Supposing I have this variational form of the linear elasticity problem to solve: \int\limits_\Omega (\sigma:∇v) dx = \int\limits_{\delta\Omega} (\sigma.n.v) ds + \int\limits_\Omega f.v dx, where T = \sigma.n

In this tutorial, the traction T is set to 0. But I guess, this is not always the case for elastic equation, is not it?

Here are my questions:

What is the physical sense of the traction term? Is it an external constraint imposed on the boundary (like external forces) or rather an internal-behaviour term due to the equation itself?

In which cases should I consider and leave the traction term in the variational form? For instance, I read non-zero traction was “artificially” used to avoid simulation divergence when potential fluid backflow, but it was in the case of Navier-Stokes equation → So what about elastic equation?

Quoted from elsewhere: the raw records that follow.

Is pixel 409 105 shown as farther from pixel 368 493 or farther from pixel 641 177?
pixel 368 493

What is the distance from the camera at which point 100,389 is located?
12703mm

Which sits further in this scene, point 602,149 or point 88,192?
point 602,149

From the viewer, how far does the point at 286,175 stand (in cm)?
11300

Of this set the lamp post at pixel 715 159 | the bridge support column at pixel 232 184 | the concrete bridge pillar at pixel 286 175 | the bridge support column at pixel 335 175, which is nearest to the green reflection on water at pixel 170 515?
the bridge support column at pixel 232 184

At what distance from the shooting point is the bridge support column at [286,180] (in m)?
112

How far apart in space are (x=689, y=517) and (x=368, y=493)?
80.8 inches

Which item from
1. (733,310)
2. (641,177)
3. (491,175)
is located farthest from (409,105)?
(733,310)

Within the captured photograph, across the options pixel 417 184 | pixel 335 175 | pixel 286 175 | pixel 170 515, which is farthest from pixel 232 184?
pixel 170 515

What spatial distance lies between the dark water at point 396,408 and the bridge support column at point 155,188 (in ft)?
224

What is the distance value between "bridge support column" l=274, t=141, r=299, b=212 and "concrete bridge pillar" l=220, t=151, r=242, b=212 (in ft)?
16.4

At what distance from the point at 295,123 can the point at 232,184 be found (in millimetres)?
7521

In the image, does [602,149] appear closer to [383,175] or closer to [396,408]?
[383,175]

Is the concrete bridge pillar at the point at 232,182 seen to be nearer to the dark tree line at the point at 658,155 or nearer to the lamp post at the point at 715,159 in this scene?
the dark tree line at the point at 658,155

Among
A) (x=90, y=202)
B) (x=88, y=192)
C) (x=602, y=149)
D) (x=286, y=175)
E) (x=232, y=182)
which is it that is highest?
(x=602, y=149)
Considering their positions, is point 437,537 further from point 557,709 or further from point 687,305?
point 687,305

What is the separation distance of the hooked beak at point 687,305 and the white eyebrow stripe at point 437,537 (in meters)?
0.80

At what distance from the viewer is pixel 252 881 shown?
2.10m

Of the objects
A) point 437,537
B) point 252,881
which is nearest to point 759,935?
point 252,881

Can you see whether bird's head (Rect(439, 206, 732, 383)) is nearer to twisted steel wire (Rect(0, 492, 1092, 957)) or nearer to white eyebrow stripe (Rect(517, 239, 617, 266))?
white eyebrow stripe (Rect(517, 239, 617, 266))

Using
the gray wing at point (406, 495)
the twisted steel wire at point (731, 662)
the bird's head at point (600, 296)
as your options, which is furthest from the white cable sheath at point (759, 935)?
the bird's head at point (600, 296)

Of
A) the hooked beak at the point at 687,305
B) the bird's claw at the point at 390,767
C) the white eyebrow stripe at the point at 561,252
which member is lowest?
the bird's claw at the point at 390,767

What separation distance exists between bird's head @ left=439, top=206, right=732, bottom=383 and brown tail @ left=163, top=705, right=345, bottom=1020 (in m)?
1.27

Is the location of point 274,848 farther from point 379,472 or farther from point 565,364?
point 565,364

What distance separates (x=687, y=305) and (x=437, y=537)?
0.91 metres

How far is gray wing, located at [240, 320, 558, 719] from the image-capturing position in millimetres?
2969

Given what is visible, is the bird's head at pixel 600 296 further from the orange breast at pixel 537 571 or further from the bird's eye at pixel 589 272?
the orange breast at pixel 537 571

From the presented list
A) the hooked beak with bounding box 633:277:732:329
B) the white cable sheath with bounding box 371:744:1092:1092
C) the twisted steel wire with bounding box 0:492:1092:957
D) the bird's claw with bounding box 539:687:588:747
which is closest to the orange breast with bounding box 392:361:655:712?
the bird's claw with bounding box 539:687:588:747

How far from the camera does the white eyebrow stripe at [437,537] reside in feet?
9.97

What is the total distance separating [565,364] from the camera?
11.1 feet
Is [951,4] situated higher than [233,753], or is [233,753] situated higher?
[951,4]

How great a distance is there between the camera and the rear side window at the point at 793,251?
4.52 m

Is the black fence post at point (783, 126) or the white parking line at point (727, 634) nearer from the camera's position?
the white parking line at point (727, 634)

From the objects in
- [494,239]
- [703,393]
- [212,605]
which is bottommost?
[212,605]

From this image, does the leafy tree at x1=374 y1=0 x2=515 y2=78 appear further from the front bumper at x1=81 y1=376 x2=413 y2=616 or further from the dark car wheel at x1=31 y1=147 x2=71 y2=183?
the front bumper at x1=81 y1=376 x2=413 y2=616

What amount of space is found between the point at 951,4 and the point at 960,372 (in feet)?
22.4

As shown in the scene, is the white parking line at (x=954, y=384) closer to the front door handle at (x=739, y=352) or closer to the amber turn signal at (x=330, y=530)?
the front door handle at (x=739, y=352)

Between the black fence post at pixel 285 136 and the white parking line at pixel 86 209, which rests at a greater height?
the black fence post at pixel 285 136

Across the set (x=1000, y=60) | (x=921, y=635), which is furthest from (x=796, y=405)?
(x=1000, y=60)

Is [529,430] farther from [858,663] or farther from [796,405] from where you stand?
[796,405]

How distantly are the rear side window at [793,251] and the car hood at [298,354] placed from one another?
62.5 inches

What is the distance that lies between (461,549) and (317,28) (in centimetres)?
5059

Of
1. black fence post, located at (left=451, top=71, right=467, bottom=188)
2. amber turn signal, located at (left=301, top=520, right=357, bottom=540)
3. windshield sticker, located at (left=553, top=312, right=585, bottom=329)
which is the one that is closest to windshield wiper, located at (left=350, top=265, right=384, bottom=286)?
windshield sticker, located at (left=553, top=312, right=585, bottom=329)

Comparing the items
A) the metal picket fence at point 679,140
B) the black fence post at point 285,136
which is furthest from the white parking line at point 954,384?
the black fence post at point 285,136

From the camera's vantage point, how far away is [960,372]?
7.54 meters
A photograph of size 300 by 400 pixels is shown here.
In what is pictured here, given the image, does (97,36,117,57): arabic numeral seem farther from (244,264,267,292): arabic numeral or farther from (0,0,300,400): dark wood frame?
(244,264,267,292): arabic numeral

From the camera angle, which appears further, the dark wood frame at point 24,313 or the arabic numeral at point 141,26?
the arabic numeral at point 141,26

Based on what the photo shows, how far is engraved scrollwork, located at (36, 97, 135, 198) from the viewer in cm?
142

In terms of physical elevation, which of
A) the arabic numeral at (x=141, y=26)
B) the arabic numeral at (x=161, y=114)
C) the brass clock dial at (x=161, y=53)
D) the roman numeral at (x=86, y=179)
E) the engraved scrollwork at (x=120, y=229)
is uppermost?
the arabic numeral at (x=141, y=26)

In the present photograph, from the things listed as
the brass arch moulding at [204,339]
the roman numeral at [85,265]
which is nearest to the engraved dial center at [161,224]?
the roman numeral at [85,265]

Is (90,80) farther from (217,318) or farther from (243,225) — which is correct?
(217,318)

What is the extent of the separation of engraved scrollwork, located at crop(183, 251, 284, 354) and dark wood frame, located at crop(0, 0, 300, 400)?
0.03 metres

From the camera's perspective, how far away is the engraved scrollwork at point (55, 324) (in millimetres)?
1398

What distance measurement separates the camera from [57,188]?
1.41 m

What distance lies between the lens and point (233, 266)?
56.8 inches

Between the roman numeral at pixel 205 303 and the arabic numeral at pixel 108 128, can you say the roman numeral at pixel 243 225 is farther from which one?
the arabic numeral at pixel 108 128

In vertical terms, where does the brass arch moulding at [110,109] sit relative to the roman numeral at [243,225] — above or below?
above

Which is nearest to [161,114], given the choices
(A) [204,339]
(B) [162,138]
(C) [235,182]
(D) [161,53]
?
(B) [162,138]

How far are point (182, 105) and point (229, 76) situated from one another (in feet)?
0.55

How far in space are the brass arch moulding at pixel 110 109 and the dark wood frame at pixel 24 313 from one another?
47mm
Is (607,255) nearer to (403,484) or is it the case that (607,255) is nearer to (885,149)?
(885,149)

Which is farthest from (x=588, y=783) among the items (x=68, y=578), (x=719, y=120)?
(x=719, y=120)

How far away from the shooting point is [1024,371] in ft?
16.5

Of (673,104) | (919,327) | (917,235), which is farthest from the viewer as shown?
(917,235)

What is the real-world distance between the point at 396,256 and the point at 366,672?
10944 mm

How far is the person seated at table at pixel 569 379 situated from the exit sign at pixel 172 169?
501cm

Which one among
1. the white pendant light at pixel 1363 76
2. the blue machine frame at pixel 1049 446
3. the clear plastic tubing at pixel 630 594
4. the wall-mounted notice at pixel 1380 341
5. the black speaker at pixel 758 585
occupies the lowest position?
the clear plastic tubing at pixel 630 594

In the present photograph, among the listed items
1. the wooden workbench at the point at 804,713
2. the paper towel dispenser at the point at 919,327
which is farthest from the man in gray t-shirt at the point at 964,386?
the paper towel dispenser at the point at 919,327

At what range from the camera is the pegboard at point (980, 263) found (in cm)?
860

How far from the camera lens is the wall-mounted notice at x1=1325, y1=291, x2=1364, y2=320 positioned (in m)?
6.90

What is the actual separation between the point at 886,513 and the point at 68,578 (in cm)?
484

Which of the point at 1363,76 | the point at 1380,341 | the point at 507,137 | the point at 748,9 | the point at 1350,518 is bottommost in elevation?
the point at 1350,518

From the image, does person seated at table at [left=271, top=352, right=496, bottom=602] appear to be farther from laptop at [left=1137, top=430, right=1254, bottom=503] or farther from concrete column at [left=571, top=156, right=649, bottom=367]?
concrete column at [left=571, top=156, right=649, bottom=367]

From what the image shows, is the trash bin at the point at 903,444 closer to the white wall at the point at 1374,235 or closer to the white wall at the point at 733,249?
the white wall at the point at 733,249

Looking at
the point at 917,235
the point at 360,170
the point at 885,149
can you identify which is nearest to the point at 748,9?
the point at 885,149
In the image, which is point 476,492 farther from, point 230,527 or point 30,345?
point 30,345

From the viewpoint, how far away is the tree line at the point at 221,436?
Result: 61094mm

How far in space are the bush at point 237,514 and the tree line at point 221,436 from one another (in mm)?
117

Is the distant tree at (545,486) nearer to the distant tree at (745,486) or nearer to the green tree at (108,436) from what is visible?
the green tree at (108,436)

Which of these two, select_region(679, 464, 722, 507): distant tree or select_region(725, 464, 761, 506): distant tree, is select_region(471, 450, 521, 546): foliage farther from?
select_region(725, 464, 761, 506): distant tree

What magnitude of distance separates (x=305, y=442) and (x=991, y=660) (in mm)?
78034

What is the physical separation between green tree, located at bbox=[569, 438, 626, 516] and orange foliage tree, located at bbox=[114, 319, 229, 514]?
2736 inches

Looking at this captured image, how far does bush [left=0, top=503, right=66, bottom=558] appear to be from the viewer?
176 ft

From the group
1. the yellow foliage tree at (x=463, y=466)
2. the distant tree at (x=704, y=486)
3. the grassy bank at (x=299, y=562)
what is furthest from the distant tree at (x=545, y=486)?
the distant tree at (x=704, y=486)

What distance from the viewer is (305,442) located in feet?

In the examples I read on non-zero traction boundaries, it was proposed an imposed value for the traction (e.g. Constant((1.0, 1.0)). But is it possible/what happens if I leave the theoretical expression of traction as it is: \int\limits_{\delta\Omega} (\sigma.n.v) ds ? (I tried to do so but it seems to crash and I had to put it at T=0)

I made some other researches. From what I understood, that are the different steps required to formulate the variational form which lead to then “inject” traction T into the equation (as in https://fenicsproject.org/pub/tutorial/html/._ftut1011.html):

Taking v=0 on \Gamma_D and injecting the traction boundary condition: \int_{\Omega}(\sigma:\nabla v) dx = \int_{\Omega}(f. v) dx + \int_{\Gamma_N}(T. v) ds , \mbox{∀v∈V}

As a matter of fact, T can be “choosen” as a external surface loading force, which is physicially equivalent to internal stresses at boundary (\sigma(u)). Is that correct?

So to conclude, here are my refined questions:

I can choose the traction term expression:

either T = non-zero fenics.Constant (homogeneous traction loading)

either T = f(x,y,z) (heterogenous traction loading)

either T = 0 traction-free) Is that correct?

I don’t need to write the term \int_{\delta\Omega}(\sigma(u).n. v) ds in the fenics variational form (LHS in that case), but I replace it by \int_{\Gamma_N}(T. v) ds with the imposed traction T in RHS, isn’t it?

I can consider non-zero traction term if I want to consider external surface loading in my model. Isn’t it?

For your middle question: Traction is equivalent to \sigma \cdot n.
Yes for your 3 refined questions. In your initial problem I suppose you wanted to write the divergence instead of the Laplacian.